» **Text excerpt**:

When the fixability of the toner is detected by using the test sheet 20, the sheet S is skew fed by a skew-feed roller 21 illustrated in FIG. 1. The skew-fed sheet S is stopped by a stop board 23 so that a position of the sheet S in a width direction orthogonal to a direction of feeding the sheet S is corrected. By correcting the position in the width direction of the sheet S, the sheet-end-surface reading device 19 can appropriately read the image on the end surface of the sheet.

Since the image patterns are formed only on the end portion of the test sheet 20, there will be no problem if the skew-feed roller 21 contacts the sheet S before the fixing. However, when an image is formed in an usual process, if the skew-feed roller 21 contacts a toner image before the fixing, the image will be disturbed. Thus, the skew-feed roller 21 is separated away from the sheet S.

FIGS. 3 to 6 are top plan views each illustrating the fixing device 17 and the circumstance thereof.

In FIG. 3, the test sheet 20 is fed in a direction of an arrow A as illustrated the figure. The feeding direction of the test sheet 20 fed by the conveying belt 16 is changed by the skew-feed roller 21 that is skewed at a predetermined angle with respect to the feeding direction A. The test sheet 20 is, fed in a direction of an arrow B as illustrated in FIG. 4.

Further, as illustrated in FIG. 1, a sheet-thickness detecting sensor 22 is provided to detect a width of the test sheet 20 fed by the skew-feed roller 21. The sheet-thickness detecting sensor 22 is a distance measuring sensor of an optical distance measuring type including a light emitting diode and a photo diode. The optical distance measuring type is a conventional formula by which a distance is calculated based on a position where the reflected light that is emitted from the light emitting diode and reflected on a detection target enters the photo diode.

» **Problem A**:
Answer these questions about the skew-feed roller passage, one answer per line, marked the same way:
(i) What stops the skew-fed sheet S?
(ii) Which figures are top plan views of the fixing device 17 and its surroundings?
(iii) What two diodes does the sheet-thickness detecting sensor 22 include?
» **Problem B**:
Count the lines of the entries below that contain the string "persons", treating uppercase and lowercase as different. Reply with the number alone.

[Data listing]
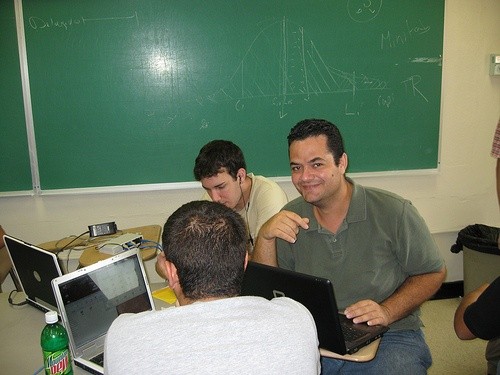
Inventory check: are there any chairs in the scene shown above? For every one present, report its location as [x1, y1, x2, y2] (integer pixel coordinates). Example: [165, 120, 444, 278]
[0, 225, 161, 292]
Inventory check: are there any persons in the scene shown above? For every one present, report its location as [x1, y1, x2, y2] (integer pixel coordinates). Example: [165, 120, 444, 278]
[491, 119, 500, 206]
[250, 119, 447, 375]
[155, 139, 288, 278]
[103, 200, 321, 375]
[454, 276, 500, 375]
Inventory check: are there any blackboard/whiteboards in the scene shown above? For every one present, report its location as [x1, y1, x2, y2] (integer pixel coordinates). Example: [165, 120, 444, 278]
[0, 0, 446, 197]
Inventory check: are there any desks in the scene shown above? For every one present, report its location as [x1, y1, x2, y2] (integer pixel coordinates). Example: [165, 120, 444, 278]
[0, 292, 94, 375]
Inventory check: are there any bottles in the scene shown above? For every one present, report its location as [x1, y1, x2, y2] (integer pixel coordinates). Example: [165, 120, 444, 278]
[40, 310, 74, 375]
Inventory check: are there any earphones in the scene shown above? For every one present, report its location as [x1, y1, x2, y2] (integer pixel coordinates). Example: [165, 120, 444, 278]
[239, 174, 241, 185]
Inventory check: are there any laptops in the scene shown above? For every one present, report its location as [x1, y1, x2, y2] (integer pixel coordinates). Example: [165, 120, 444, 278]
[4, 236, 65, 321]
[243, 260, 388, 356]
[50, 248, 155, 375]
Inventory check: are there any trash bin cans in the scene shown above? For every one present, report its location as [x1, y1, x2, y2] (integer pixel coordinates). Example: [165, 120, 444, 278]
[458, 224, 500, 298]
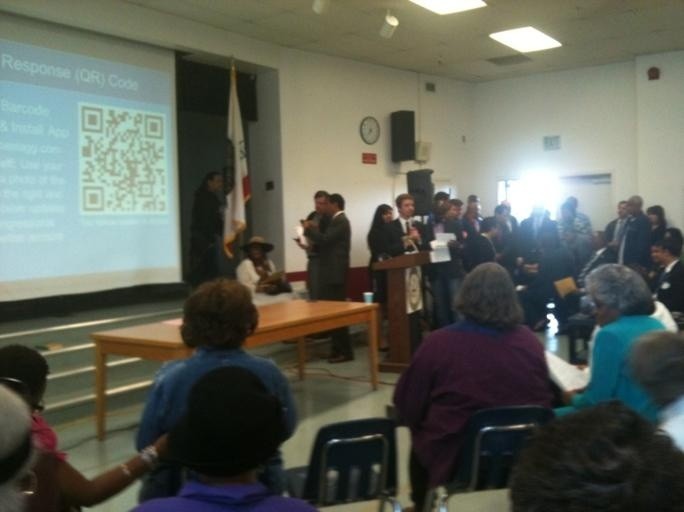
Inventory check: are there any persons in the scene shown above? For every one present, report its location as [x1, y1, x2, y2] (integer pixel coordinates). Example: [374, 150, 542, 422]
[523, 230, 570, 330]
[424, 191, 473, 328]
[602, 201, 628, 263]
[468, 194, 479, 201]
[631, 266, 679, 333]
[647, 206, 665, 234]
[0, 344, 166, 512]
[367, 205, 393, 353]
[555, 231, 615, 335]
[509, 401, 684, 511]
[236, 237, 298, 342]
[566, 197, 592, 235]
[620, 197, 651, 265]
[393, 262, 551, 512]
[630, 333, 684, 450]
[1, 381, 59, 512]
[562, 227, 581, 253]
[463, 204, 485, 235]
[129, 366, 318, 512]
[393, 194, 426, 256]
[553, 264, 669, 421]
[648, 242, 663, 295]
[653, 230, 684, 312]
[462, 217, 499, 273]
[502, 202, 517, 232]
[555, 204, 589, 241]
[301, 194, 354, 362]
[191, 171, 227, 279]
[294, 191, 334, 338]
[493, 204, 509, 224]
[131, 278, 298, 504]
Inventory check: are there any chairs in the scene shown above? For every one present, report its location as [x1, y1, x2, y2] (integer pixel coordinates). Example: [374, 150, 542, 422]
[281, 416, 416, 512]
[423, 404, 554, 512]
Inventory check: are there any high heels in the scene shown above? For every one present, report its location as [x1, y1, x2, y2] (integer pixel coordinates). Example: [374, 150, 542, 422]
[378, 346, 389, 353]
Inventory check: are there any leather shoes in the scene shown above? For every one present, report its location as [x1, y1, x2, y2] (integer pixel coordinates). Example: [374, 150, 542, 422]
[534, 317, 550, 331]
[328, 352, 350, 363]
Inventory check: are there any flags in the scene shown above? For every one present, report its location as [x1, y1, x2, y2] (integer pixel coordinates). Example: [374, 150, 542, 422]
[224, 55, 253, 259]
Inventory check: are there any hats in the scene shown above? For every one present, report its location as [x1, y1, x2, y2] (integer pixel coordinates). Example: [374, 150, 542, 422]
[239, 237, 274, 253]
[1, 379, 37, 496]
[435, 192, 450, 200]
[167, 366, 296, 471]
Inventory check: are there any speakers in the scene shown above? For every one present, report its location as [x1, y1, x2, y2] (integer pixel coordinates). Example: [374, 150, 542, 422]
[406, 169, 435, 216]
[390, 110, 416, 163]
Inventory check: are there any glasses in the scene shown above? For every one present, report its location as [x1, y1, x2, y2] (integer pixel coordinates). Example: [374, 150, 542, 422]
[590, 300, 617, 309]
[32, 401, 45, 416]
[618, 207, 627, 210]
[449, 209, 462, 212]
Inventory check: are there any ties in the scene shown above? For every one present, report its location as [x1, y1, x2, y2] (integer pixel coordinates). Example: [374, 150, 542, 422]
[578, 256, 597, 287]
[535, 218, 538, 238]
[406, 222, 410, 235]
[617, 222, 624, 241]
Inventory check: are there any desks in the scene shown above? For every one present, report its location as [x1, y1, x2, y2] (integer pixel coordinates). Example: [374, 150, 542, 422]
[89, 297, 379, 442]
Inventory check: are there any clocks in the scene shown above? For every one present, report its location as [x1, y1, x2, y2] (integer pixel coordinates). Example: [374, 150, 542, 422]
[360, 116, 380, 144]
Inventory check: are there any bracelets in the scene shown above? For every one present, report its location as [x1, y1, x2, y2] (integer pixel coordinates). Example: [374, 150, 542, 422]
[140, 445, 164, 470]
[120, 462, 135, 487]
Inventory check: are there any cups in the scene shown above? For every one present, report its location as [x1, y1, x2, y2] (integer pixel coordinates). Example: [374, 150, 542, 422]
[363, 292, 374, 304]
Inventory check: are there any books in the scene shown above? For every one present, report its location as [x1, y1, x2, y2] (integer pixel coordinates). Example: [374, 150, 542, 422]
[430, 232, 457, 263]
[554, 277, 577, 298]
[293, 225, 309, 247]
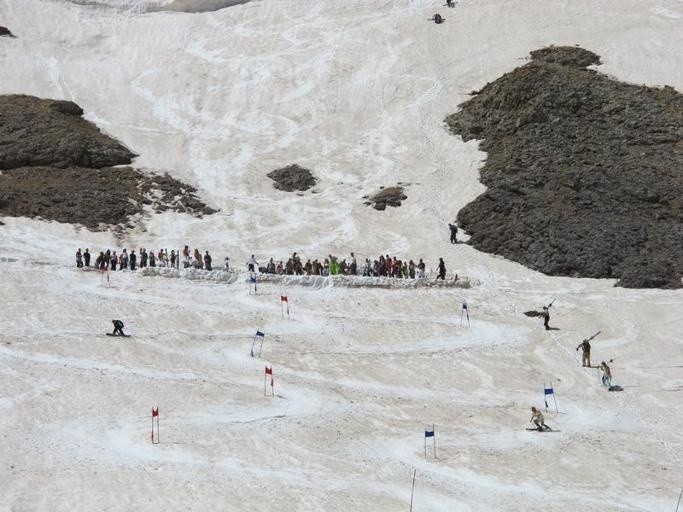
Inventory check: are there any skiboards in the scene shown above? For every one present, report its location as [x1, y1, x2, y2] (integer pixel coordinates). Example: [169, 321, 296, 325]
[527, 427, 561, 432]
[107, 333, 132, 337]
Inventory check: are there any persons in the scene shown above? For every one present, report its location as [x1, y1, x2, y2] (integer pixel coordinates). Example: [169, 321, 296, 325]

» **Final result A**:
(i) A stop board 23.
(ii) FIGS. 3 to 6.
(iii) A light emitting diode and a photo diode.

» **Final result B**:
3